Electrical – How to increase number of micro-controller inputs

inputmicrocontrolleroutput

I have relatively little experience with electronics, but do have a basic understanding. I am attempting to build a measuring device, which will measure 100 points in 0.1 seconds. These will all produce a digital number which will need to be stored on a micro controller.

If I were to use the raspberry pi model b, it only has 17 input GPIO pins. My question is that is there a relatively simple way of taking more inputs than the micro controller has pins?

Currently the way I am looking at doing it is having an output which sends a number to choose which input to read, that sensor would then send its current value back to the micro controller. The disadvantage of this method is obviously that it takes up time. I want 100 inputs in the order of 10^-3 seconds and I assume that this has to be a fairly common feature of circuit design given most systems have a large numbers of sensors.

So, is there an easy way of doing it? Is the way I have detailed above at all sensible? Is this a common problem, if so how is it normally overcome?

Best Answer

If you want a large number of sensors to record simultaneuosly, then one way is to have sensors that can be strobed, record their own value internally, then be polled by the central controller at leisure later. But that takes some degree of an intelligent sensor.

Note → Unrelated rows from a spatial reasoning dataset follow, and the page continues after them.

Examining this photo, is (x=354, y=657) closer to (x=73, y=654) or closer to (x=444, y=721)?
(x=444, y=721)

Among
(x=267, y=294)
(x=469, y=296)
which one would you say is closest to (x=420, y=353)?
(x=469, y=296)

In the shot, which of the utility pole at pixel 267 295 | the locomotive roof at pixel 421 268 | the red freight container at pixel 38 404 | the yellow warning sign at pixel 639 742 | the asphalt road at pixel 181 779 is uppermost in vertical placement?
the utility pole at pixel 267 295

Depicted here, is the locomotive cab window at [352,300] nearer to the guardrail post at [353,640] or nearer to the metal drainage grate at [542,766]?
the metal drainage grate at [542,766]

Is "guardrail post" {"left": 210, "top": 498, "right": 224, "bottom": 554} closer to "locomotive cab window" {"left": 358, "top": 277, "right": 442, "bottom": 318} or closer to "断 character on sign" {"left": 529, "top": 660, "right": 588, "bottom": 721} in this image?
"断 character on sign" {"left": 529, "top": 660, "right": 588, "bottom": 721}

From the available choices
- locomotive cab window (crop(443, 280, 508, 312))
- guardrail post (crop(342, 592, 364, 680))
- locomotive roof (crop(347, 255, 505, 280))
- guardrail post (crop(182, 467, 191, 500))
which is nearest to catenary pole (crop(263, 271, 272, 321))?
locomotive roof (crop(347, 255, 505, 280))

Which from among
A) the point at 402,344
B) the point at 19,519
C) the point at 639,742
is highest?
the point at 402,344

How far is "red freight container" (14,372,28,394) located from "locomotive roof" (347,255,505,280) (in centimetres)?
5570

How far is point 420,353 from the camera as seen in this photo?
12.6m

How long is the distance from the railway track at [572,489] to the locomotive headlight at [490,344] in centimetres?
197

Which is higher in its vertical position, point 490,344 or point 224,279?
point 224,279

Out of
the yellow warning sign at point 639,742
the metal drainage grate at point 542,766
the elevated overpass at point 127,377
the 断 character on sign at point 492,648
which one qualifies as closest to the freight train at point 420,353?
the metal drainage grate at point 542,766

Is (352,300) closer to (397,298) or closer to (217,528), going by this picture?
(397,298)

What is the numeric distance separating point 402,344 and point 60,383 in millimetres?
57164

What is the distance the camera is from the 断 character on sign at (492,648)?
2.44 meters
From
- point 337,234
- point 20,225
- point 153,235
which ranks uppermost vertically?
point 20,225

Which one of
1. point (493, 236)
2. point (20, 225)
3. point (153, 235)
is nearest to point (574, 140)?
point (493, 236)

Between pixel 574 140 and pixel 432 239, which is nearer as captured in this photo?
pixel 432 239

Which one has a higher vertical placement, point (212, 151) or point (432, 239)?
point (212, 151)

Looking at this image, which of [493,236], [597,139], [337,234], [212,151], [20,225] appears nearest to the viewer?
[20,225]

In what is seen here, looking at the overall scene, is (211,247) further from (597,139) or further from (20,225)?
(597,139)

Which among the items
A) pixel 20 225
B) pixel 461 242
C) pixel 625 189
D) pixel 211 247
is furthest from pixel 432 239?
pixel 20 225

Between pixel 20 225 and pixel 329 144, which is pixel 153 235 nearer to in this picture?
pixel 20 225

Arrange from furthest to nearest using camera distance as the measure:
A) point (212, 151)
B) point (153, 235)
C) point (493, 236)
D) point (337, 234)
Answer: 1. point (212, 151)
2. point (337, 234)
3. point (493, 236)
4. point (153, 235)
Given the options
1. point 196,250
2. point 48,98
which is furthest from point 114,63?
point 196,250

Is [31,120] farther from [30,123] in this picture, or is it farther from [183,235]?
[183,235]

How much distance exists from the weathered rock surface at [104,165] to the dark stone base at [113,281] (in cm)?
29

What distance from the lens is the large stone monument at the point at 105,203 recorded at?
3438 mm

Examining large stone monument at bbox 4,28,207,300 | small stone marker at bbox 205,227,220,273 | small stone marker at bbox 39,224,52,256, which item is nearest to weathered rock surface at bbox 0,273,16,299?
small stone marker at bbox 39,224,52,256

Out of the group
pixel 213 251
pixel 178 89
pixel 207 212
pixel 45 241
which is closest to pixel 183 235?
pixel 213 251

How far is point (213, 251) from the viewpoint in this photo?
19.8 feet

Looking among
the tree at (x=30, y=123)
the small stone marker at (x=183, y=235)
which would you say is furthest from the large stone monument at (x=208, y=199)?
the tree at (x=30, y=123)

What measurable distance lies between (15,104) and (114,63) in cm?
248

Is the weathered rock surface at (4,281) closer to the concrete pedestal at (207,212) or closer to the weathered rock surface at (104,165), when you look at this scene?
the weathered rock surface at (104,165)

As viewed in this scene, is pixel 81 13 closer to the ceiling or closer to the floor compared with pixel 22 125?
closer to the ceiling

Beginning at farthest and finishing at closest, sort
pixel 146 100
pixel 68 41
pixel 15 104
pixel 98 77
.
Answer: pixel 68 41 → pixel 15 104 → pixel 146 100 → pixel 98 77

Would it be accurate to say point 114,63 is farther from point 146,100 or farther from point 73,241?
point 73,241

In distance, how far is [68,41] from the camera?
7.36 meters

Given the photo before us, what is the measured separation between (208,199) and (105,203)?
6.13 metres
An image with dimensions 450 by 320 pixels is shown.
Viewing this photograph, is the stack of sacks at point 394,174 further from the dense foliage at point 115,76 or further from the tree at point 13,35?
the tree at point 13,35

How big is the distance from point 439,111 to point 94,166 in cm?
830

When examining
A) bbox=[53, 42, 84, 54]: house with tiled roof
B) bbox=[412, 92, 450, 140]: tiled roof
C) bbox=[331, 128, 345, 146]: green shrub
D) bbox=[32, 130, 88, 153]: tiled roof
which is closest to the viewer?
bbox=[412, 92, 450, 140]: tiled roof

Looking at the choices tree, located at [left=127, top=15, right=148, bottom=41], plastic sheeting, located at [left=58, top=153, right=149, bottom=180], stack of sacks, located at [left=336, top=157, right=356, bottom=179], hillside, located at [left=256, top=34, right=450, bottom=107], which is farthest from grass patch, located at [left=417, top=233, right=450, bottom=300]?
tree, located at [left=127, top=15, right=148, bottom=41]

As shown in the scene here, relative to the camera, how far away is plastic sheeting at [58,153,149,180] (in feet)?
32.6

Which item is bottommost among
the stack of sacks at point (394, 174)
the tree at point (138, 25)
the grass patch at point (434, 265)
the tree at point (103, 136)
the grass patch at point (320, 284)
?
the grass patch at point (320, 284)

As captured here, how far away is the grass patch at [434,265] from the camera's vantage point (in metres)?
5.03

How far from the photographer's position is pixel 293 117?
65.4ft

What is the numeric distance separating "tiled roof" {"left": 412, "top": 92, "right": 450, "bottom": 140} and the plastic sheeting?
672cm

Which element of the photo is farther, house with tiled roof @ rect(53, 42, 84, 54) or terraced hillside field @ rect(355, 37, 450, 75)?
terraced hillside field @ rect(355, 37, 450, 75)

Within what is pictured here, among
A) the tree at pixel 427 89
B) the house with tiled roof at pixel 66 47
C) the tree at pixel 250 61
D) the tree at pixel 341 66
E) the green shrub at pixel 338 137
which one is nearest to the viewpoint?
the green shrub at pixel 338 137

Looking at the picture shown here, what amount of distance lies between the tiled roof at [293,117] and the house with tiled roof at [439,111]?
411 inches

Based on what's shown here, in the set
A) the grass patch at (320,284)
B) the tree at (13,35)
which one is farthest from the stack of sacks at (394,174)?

At the other end of the spectrum is a central controller with enough I/O to record them all at once. As you say, you will need very many pins.

An intermediate position is some sort of latchable storage, parallel to serial registers for instance, that can latch your sensors, and then be interrogated later by the controller. Easiest to regard this as input width expansion for your controller.

How simultaneous is needed? You could use a controller with DMA to execute a very fast poll.